I only really know Karin Apollonia Müller's work from her monograph Angels in Fall (quite hard, to find see below). It isn't your usual photographic take on Los Angeles - at least not in my experience. Interestingly, although it's in colour - albeit generally very muted, veiled colour - it seems to have a certain afinity with Robert Adams black and white studies of the Los Angeles, such as Los Angeles Spring or California: Views of the Los Angeles Basin.
(Robert Adams)
On Müller: As a foreigner, Müller's "visitor" status in Los Angeles is expressed by a sense of alienation and beauty. The desolate beauty and latent sense of danger inform Müller's images, which reflect the fleeting and ephemeral movements of Los Angeles. People sleep on the ground, gather on the beach and go about seemingly ritualistic movements within the haze and smog of the Western sky- operating in a biscuit colored sublime. The figures are faceless, alone, sometimes appear homeless and often disengaged from the sprawling city scape that surrounds them: a traffic cop is still among stopped traffic, a homeless man carries his mattress near a freeway and surfers sit alone, submerged in the ocean, tiny toy soldiers engage in mock war games.

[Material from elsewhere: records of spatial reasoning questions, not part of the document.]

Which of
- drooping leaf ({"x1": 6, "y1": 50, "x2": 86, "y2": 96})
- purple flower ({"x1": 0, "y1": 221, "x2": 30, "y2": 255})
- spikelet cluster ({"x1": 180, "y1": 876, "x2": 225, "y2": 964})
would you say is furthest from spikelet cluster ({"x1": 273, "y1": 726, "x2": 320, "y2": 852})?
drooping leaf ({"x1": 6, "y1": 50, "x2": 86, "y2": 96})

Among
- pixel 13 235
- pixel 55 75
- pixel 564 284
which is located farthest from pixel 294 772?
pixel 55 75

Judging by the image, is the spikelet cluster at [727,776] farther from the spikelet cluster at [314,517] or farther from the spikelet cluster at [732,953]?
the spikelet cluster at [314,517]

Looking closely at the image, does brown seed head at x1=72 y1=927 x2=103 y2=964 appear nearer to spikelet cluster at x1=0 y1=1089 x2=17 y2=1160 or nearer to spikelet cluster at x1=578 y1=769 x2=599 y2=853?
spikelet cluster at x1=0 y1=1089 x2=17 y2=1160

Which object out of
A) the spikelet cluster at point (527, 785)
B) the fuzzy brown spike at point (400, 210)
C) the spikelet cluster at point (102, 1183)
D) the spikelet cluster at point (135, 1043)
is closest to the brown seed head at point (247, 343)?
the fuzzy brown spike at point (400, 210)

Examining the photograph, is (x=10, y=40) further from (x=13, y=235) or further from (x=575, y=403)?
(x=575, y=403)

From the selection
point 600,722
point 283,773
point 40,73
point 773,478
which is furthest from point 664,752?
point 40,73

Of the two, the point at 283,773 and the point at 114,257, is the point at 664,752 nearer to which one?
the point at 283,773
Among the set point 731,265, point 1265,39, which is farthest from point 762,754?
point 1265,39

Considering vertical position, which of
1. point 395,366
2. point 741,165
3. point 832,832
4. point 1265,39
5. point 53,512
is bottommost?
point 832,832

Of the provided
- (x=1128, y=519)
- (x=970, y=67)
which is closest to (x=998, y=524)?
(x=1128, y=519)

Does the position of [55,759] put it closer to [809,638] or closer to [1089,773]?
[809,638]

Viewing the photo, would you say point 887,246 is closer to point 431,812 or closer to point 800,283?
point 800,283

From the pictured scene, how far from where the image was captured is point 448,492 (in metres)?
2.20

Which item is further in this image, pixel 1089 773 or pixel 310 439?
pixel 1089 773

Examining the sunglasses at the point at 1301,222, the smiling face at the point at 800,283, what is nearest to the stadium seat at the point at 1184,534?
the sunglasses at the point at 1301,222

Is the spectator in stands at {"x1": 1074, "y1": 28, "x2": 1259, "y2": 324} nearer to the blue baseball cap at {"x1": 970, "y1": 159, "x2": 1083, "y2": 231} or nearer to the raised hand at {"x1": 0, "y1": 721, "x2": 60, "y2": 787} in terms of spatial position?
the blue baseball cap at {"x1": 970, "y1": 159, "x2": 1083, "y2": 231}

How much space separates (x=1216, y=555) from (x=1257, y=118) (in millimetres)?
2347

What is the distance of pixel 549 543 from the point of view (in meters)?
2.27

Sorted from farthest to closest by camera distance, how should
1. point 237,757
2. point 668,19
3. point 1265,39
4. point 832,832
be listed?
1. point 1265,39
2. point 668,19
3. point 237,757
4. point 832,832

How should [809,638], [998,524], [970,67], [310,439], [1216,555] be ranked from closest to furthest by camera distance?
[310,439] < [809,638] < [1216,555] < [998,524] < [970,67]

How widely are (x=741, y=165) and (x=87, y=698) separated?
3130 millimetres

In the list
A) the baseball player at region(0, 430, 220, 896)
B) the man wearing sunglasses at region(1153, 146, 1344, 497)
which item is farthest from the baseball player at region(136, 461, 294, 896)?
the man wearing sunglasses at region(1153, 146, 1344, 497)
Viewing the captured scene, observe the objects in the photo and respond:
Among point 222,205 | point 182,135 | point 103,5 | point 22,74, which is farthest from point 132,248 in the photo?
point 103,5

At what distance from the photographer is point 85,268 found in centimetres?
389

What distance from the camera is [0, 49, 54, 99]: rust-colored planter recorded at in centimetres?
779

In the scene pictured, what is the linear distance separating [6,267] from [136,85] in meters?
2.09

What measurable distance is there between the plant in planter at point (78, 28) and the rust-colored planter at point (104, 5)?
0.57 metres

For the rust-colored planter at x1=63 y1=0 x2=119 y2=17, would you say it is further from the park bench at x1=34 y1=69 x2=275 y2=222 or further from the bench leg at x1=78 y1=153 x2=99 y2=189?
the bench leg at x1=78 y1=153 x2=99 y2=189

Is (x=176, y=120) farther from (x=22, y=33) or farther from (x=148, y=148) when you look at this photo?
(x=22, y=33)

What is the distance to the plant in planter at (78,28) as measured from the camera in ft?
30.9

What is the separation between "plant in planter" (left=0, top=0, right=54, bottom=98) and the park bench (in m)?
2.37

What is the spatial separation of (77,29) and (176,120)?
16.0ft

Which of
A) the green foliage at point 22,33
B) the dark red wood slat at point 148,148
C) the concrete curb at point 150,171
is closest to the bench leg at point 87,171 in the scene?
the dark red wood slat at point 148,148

One thing I do like about many of here pictures is that the veiled nature of them causes me to be a bit more attentive and to give them the time and attention they seem to deserve. This is work I would certainly like to see first-hand hanging on a wall. I also think it's an interesting little twist on the Contemporary Colour approach to things (and also has something a bit in common with Paul Graham's American Night series, which came out about the same time - interestingly, the work of another exile).
(BTW, it's hard to find many good reproductions of her work online)
1 comment:
This is exactly my visual memory of Southern California. Not clean and washed and saturated, but veiled, beige and as you say somewhat threatening. Thank you for the post.